Don’t discard history even if it seems unimportant or unpleasant
It can’t just be me that keeps seeing comments on social media and articles in the news about erasing our history. I am saddened by the fact that people have put all of our country’s history in one silo. That silo is one of shame. Things happened throughout history and history was recorded. How would we know what happened before us if it had not?
We learn from it and hope that we don’t repeat some of it. Laws are made to avoid some of it happening again and to help the people who were wronged. Women can vote, slaves were freed, countries went to war to defend a certain way of life which allowed people to exist as human beings – not Jews or slaves for example.
I feel like this is trickling down to our little Orleans County in some ways. I am a local town historian and have been for 15 years. In the beginning, when I asked people to share pictures or stories, they often didn’t bother. I just kept right on asking. Why you say? Because it is our history and after a generation has died off then how will we ever know?

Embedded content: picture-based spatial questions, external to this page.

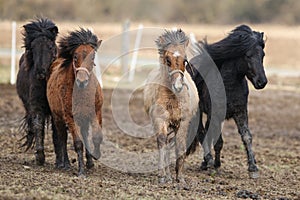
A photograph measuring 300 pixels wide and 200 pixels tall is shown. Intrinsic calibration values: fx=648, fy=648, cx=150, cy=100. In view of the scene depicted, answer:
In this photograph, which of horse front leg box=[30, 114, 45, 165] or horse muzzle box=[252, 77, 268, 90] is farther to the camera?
horse front leg box=[30, 114, 45, 165]

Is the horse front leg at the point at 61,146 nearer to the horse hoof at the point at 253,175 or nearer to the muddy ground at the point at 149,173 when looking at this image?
the muddy ground at the point at 149,173

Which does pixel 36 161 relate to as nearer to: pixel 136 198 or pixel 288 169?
pixel 136 198

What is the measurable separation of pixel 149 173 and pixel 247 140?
1.61 meters

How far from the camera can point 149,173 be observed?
9633 millimetres

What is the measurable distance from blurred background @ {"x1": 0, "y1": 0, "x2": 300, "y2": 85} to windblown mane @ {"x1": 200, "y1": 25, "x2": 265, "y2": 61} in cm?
2349

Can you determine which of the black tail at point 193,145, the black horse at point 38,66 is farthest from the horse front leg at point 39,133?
the black tail at point 193,145

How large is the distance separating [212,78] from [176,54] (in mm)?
1950

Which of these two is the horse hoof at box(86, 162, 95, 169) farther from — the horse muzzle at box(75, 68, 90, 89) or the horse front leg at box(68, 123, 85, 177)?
the horse muzzle at box(75, 68, 90, 89)

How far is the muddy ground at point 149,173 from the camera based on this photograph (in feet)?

I am fortunate enough to say that many people in the county know that I am a historian. I get invited to speak at schools and other historical societies frequently. I am always sharing what I have or what I learn with others because that is what I am supposed to do.
Every now and again people will send me items through the mail or bring me boxes of items that they don’t know what to do with but could not bring themselves to throw away. I TAKE IT ALL! I look at everything and make piles for other historians in other towns if it pertains to them. It sometimes takes a lot of work but let’s face it, we are not in it for the pay!
I was made aware of a situation where a decades-long historian passed away and her records were in her home. The town did the right thing and went and collected an entire room of historical items. Books, pictures you name it.
What happened after that makes me angry. Someone spent a good portion of their lifetime collecting these items and saving them. An individual was appointed to the job and then proceeded to throw away books, photos and newspapers in the dumpster.
Thank God for the town clerk who went into the dumpster and retrieved as much as she could from underneath garbage and maggots. The town should be so lucky to have an individual who cares this much. It is now being dried out and hopefully saved for future generations.
This town clerk like my own is the records officer for the town and totally understands the significance of some records. While some records are not nearly as important as others historically, she knows to ask me (the historian) before she gets rid of anything due to its future historical value.
The gratitude of a high school student doing research or a distant family member being shown an old photograph or story about their ancestor is priceless!